Angie Bacon, Director of Finance and Accounting at Craig HomeCare
Rising healthcare costs and staff shortages require behavioral health providers to find extreme efficiencies across their operations. By automating repetitive, manual processes, financial leaders can quickly identify opportunities to save time and money, such as a reduction in FTE needed to manage the same or growing volume of patients. In addition, by automating tasks with a modern financial management system, leaders have greater access to real-time insights that can help them better understand the potential impact of staff changes, such as the loss of a therapist or claims administrator.
“With Sage Intacct Budgeting and Planning, we can look at different scenarios and make adjustments far, far more easily than we could have with Excel. We were able to reforecast for COVID in a few days rather than a week or more, and that efficiency was key.”
Anthony Scaltreto, Manager, Financial Analysis, Walden Behavioral Care
In the past few years, the growing number of cybersecurity and ransomware attacks in healthcare has skyrocketed. According to a US Department of Health and Human Services report, 34% of US healthcare providers experienced a ransomware attack in the first half of 2021, and $1.27M was paid to retrieve their data. Healthcare data is worth 10x more than financial data on the black market. HIPAA violations also present a significant financial threat to healthcare providers. According to the Compliancy Group tracking HIPAA violations and fines, healthcare providers paid out $13M in fees in 2020, and nearly $6M in 2021.
A 2020 Porter Research study of 100 financial leaders of nonacute care providers revealed a gap in their understanding of how their financial management systems expose patient data. In fact, 71% of leaders claimed that their financial management systems did not use personal health information (PHI) when, in fact, many of their daily functions, such as patient refunds, billing, and reporting of value-based care initiatives required the use of PHI. The same study also revealed that 82% of respondents depend on written policies (versus automated workflows found in modern financial management systems) to prevent data breaches. Rather than face significant financial risks, behavioral health providers must ensure the data in their financial systems is secure and their patients’ PHI is protected.

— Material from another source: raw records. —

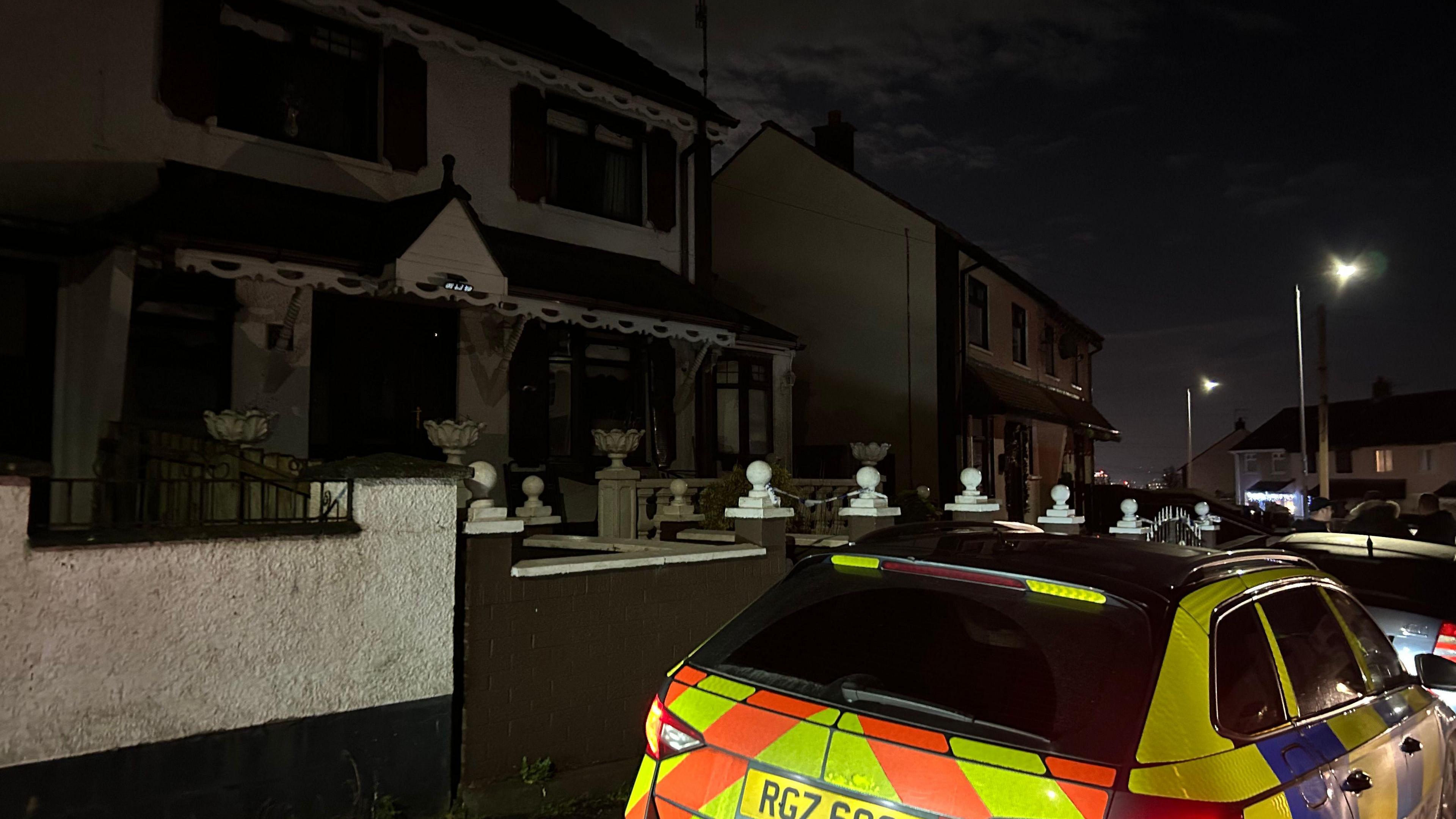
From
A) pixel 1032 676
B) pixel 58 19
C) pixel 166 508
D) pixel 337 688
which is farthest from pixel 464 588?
pixel 58 19

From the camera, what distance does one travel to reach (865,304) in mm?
20266

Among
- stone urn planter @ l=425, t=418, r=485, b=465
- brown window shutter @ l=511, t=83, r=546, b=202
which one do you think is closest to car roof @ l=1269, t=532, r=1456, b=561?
stone urn planter @ l=425, t=418, r=485, b=465

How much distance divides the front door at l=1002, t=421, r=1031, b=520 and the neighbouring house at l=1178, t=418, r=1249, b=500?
1855 inches

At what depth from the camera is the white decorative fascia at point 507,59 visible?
33.5ft

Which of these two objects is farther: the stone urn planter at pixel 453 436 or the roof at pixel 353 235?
the stone urn planter at pixel 453 436

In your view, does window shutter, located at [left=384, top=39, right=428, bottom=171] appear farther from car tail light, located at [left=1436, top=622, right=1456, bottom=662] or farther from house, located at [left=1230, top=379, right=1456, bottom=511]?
house, located at [left=1230, top=379, right=1456, bottom=511]

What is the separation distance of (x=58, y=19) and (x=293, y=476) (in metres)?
6.08

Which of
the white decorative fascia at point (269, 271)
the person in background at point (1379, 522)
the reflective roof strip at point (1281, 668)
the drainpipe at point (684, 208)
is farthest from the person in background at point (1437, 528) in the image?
the white decorative fascia at point (269, 271)

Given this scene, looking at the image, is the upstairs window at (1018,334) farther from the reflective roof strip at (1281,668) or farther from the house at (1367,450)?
the house at (1367,450)

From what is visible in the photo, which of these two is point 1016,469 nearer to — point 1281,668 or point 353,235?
point 353,235

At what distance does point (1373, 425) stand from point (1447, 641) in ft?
190

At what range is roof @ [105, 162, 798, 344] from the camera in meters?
8.12

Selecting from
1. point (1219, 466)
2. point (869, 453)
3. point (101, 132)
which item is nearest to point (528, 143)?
point (101, 132)

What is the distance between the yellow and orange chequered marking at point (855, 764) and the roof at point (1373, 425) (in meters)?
52.1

The pressures discussed in this report necessitate the need for modern, open, and flexible financial management systems. Cloud-based systems afford the security and accessibility that behavioral health practices need to adapt to rapidly changing market conditions. In addition, cloud systems reduce a practice’s dependencies on IT resources—all of the upgrades and system uptimes are handled by the vendor. Moving to the cloud also enables paperless document storage and easy access to historical records, such as invoices and journal entries, for faster audit response times. And finally, modern financial systems make it easy to integrate with other systems and data sources, such as a referral partner’s clinical EHR system, banking systems, check fraud, or any data warehouse.
Whether it’s the shift in reimbursement models, changing regulatory requirements, or the sharp increase in demand for care services, financial leaders must prepare their organisations for the seismic changes the healthcare industry is experiencing. For those forward-leaning organisations operating on modern, flexible financial management systems, like those of Sage Intacct, these changes are viewed more as opportunities for growth than challenges.